American Discoveries

Since I started reading The Heart of a Woman, Rae Linda Brown's biography of Florence Price, I have come to realize that my knowledge of twentieth-century American orchestral music is not is comprehensive as I would like it to be (or thought it was). This could be due to the programming and re-programming of music by the same well-known (and accessible) American male composers alongside the same well-known (and accessible) male European composers, many of whom came to America to escape pogroms, Nazis, and totalitarian regimes.
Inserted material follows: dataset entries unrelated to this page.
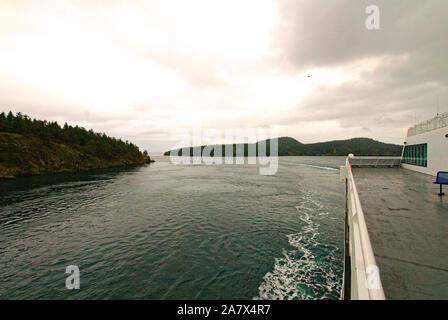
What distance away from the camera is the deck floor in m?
4.30

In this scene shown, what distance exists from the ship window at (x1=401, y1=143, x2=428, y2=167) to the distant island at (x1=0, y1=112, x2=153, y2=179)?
3930 inches

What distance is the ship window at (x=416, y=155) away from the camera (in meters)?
20.6

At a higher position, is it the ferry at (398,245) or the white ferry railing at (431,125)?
the white ferry railing at (431,125)

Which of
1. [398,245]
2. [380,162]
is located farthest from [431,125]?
[398,245]

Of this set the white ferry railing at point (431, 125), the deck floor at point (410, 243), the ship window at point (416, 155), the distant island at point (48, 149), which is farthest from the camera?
the distant island at point (48, 149)

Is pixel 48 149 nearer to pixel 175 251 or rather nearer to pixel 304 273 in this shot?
pixel 175 251

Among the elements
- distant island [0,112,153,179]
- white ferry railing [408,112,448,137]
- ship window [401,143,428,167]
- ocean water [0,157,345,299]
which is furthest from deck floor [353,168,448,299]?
distant island [0,112,153,179]

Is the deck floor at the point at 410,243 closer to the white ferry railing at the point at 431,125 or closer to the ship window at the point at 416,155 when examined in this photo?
the white ferry railing at the point at 431,125

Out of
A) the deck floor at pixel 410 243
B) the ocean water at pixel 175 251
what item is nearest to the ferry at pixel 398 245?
the deck floor at pixel 410 243

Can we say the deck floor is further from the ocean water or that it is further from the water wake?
the ocean water

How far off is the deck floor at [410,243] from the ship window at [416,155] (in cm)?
1343

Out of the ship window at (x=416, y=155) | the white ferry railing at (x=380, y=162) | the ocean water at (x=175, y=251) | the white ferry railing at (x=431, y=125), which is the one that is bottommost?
the ocean water at (x=175, y=251)

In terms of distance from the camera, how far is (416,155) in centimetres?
2297
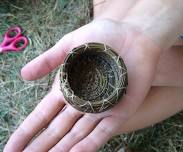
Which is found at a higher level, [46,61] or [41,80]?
[46,61]

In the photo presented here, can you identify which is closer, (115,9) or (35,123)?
(35,123)

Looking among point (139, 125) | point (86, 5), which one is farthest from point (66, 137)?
point (86, 5)

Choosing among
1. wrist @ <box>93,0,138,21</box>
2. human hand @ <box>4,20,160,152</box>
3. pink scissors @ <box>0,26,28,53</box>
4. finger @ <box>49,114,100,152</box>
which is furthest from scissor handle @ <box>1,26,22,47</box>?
finger @ <box>49,114,100,152</box>

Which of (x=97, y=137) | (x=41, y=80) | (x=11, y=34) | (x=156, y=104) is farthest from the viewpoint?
(x=11, y=34)

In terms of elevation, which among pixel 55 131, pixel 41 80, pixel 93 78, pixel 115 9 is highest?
pixel 115 9

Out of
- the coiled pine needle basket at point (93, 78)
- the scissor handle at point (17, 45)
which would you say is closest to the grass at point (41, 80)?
the scissor handle at point (17, 45)

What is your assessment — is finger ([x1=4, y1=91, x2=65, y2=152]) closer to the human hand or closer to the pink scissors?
the human hand

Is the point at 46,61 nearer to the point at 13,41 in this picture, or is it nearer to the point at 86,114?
the point at 86,114

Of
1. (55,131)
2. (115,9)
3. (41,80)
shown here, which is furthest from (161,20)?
(41,80)
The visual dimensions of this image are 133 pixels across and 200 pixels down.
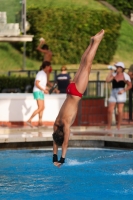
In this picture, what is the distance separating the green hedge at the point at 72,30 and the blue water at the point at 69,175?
2491cm

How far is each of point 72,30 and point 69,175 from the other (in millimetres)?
29788

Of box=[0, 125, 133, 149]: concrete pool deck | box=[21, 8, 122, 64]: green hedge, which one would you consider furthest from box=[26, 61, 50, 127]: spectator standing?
box=[21, 8, 122, 64]: green hedge

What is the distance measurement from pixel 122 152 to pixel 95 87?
21.9ft

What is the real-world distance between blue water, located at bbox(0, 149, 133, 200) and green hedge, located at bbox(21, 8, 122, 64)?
24906 mm

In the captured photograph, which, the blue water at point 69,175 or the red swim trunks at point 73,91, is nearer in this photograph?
the blue water at point 69,175

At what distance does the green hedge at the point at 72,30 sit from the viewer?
4069 centimetres

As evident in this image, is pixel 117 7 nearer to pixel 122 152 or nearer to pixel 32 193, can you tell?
pixel 122 152

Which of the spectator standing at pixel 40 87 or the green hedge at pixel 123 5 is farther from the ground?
the spectator standing at pixel 40 87

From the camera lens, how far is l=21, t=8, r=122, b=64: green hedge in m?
40.7

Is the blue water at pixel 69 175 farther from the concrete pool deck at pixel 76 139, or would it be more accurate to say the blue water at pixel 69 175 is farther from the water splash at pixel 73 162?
the concrete pool deck at pixel 76 139

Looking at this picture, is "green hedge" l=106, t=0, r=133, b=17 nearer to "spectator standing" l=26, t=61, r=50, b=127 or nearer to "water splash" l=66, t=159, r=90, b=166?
"spectator standing" l=26, t=61, r=50, b=127

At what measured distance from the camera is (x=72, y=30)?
4253cm

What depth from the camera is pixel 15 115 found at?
64.3 ft

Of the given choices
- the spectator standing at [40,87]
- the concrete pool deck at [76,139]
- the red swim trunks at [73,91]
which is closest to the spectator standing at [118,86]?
the concrete pool deck at [76,139]
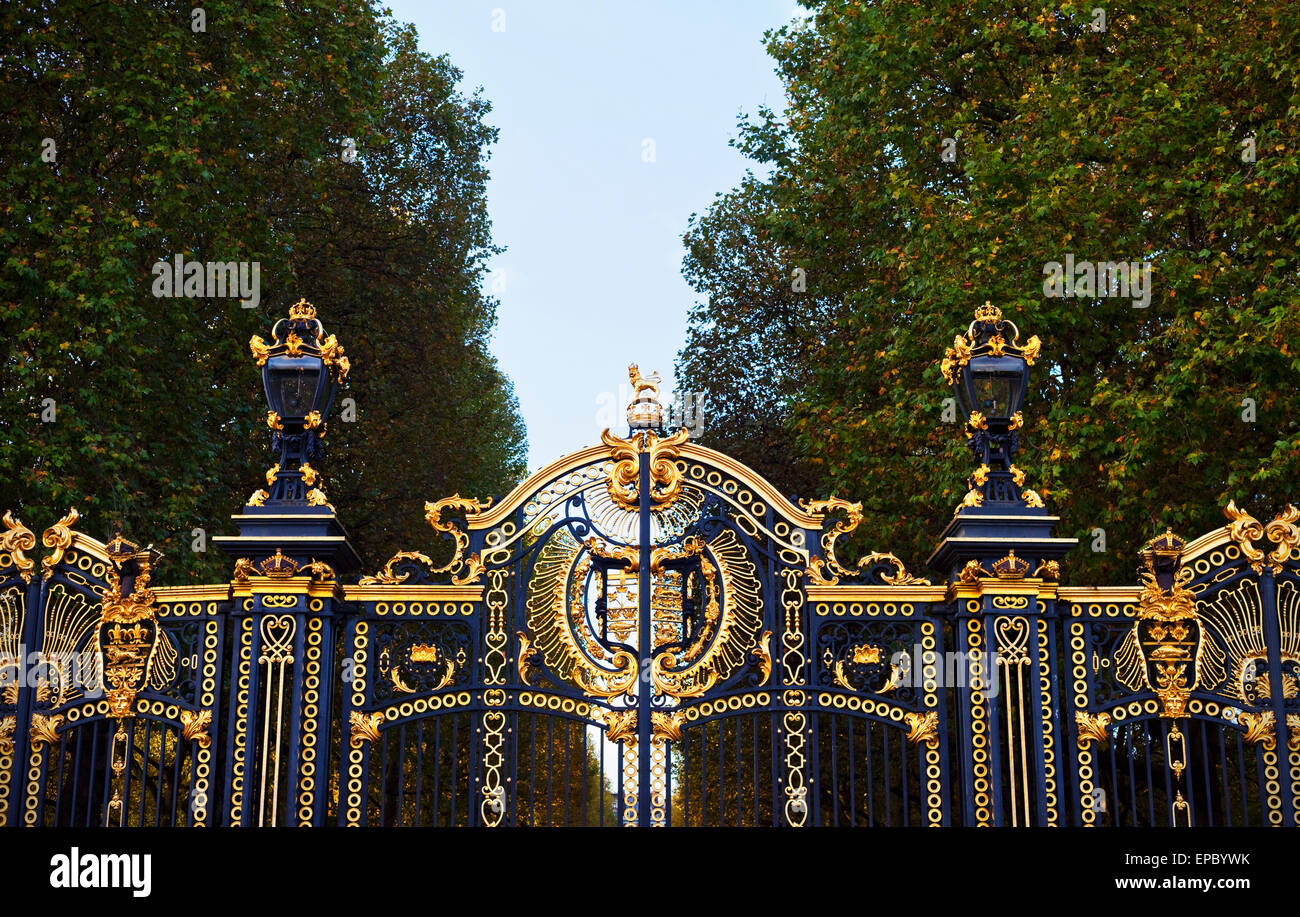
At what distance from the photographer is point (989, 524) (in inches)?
325

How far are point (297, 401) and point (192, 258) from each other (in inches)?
302

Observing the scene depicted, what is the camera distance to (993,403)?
331 inches

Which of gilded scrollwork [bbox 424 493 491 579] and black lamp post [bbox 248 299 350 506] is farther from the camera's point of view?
black lamp post [bbox 248 299 350 506]

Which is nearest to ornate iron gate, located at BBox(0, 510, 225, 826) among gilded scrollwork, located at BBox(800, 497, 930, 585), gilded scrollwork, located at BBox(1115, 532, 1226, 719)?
gilded scrollwork, located at BBox(800, 497, 930, 585)

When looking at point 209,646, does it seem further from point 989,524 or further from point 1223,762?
point 1223,762

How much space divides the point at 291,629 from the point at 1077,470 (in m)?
8.63

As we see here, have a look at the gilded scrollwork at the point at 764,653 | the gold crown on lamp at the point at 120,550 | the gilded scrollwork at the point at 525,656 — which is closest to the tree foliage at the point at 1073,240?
the gilded scrollwork at the point at 764,653

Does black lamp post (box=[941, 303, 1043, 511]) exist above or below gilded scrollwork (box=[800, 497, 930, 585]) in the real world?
above

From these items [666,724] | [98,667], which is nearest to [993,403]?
[666,724]

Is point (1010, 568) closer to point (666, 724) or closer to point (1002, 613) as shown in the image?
point (1002, 613)

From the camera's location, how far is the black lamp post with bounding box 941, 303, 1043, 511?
8383 mm

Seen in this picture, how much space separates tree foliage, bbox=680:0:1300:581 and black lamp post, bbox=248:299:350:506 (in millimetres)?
7576

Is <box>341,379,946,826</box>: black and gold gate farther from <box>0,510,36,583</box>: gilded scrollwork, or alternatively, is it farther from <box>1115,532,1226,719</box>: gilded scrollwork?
<box>0,510,36,583</box>: gilded scrollwork

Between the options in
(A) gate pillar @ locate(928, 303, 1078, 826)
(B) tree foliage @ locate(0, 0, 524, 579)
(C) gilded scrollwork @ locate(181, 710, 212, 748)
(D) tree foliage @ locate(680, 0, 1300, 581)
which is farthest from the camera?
(B) tree foliage @ locate(0, 0, 524, 579)
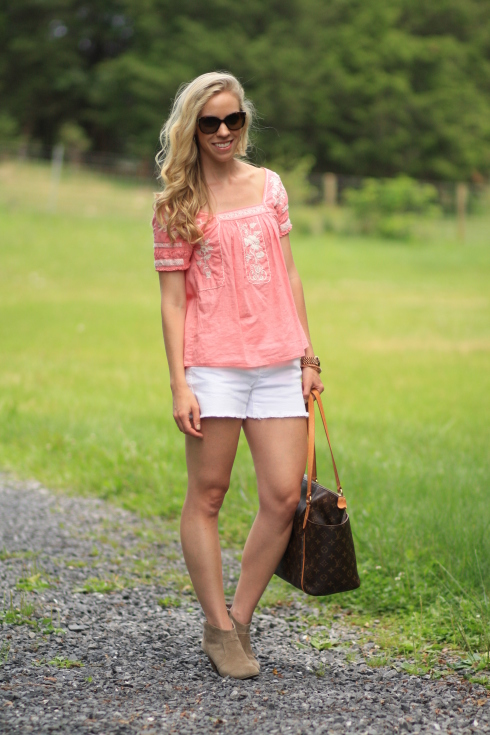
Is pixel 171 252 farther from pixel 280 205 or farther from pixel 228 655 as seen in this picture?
pixel 228 655

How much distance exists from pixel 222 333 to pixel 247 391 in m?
0.22

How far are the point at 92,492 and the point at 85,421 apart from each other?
159cm

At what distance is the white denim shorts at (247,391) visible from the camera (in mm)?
3072

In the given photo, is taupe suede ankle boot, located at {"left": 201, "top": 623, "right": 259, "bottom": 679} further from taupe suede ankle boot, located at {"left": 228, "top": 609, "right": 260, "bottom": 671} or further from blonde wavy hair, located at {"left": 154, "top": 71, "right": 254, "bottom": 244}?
blonde wavy hair, located at {"left": 154, "top": 71, "right": 254, "bottom": 244}

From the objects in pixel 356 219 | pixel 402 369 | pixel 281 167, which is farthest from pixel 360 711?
pixel 281 167

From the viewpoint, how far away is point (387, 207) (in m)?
29.9

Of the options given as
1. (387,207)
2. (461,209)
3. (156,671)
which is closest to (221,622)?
(156,671)

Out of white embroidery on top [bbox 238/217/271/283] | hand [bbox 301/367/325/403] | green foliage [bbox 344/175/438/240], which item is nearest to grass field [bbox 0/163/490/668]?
hand [bbox 301/367/325/403]

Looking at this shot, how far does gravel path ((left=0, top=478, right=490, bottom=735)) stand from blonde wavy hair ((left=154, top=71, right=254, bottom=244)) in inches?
60.0

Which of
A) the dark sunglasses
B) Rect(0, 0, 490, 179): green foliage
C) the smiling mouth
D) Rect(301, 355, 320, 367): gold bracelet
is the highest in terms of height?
Rect(0, 0, 490, 179): green foliage

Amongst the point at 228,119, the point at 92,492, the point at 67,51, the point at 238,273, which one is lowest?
the point at 92,492

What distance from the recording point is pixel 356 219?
29.4 meters

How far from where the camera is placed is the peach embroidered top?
3072 millimetres

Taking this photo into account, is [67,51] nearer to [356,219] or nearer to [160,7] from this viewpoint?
[160,7]
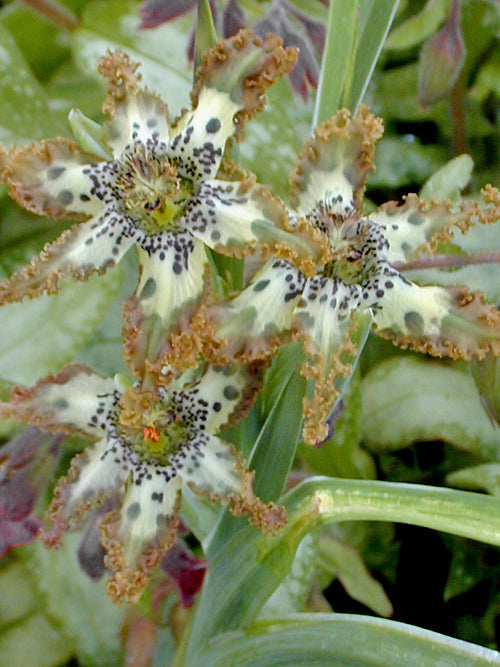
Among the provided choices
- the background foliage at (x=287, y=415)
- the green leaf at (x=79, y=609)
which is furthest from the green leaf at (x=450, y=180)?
the green leaf at (x=79, y=609)

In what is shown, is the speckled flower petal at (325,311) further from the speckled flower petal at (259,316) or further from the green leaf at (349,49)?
the green leaf at (349,49)

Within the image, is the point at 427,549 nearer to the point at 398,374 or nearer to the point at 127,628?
the point at 398,374

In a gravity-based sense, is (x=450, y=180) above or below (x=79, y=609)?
above

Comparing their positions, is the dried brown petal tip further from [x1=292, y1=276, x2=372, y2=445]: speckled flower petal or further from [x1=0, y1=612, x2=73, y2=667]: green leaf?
[x1=0, y1=612, x2=73, y2=667]: green leaf

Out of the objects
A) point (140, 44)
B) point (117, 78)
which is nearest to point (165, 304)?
point (117, 78)

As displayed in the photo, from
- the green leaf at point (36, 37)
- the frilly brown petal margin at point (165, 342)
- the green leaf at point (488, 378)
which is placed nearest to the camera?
the frilly brown petal margin at point (165, 342)

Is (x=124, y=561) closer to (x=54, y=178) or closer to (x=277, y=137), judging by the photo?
(x=54, y=178)
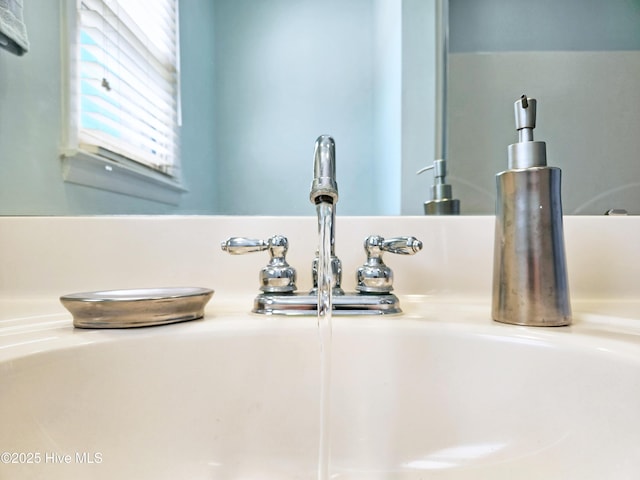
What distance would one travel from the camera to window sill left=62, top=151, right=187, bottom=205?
675 millimetres

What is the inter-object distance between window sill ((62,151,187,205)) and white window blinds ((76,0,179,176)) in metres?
0.02

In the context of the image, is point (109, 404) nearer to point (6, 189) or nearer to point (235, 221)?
point (235, 221)

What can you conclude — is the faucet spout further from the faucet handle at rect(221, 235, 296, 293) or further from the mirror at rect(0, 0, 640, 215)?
the mirror at rect(0, 0, 640, 215)

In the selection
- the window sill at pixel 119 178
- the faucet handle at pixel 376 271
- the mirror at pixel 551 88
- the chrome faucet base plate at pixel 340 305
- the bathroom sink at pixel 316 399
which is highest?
the mirror at pixel 551 88

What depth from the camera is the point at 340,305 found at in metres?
0.48

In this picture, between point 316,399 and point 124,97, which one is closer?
point 316,399

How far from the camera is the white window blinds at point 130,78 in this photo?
707 millimetres

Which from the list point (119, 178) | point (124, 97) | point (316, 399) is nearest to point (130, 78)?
point (124, 97)

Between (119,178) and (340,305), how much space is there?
0.47 meters

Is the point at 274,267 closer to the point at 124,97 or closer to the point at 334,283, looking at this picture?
the point at 334,283

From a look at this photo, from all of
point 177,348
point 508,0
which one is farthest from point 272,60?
point 177,348

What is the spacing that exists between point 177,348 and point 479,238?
A: 429mm

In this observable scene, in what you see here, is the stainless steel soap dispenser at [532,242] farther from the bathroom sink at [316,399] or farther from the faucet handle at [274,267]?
the faucet handle at [274,267]

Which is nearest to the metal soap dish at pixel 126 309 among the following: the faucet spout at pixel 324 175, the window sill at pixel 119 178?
the faucet spout at pixel 324 175
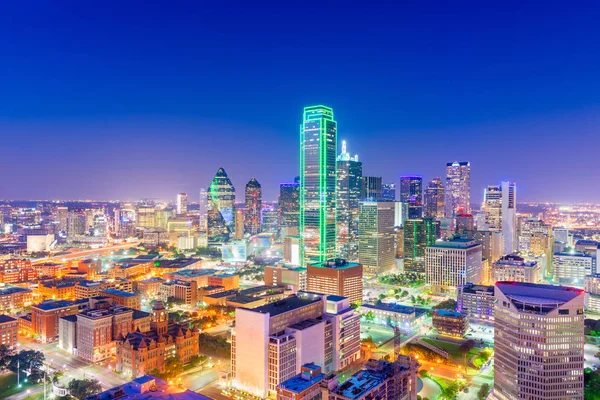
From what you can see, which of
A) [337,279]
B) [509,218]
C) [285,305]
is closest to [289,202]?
[509,218]

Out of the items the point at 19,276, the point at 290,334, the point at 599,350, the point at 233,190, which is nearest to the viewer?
the point at 290,334

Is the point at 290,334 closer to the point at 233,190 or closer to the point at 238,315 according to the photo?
the point at 238,315

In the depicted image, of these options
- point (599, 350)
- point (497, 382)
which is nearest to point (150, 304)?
point (497, 382)

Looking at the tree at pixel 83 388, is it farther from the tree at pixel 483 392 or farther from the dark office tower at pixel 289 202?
the dark office tower at pixel 289 202

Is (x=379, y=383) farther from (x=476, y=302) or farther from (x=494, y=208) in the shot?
(x=494, y=208)

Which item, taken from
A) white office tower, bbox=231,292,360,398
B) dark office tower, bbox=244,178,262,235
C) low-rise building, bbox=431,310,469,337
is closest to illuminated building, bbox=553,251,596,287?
low-rise building, bbox=431,310,469,337

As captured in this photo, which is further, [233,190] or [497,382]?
[233,190]
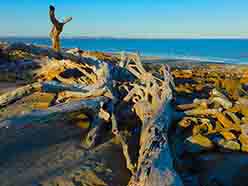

In the case of Igor Stravinsky, Bela Bartok, Paul Hindemith, Erich Korngold, Franz Waxman, Kurt Weill, Ernst Toch, and Arnold Schoenberg (to name some of the better known men), the direction of influence almost always went "back" to Europe, which is completely understandable.

The American-born composers who dominated concert programs during the twentieth century like Charles Ives, Howard Hanson, Vincent Persichetti, Irving Fine, Samuel Barber, George Gershwin, Aaron Copland, and Leonard Bernstein gave us a set of lovely framed musical pictures that defined an American "voice" for many of us. 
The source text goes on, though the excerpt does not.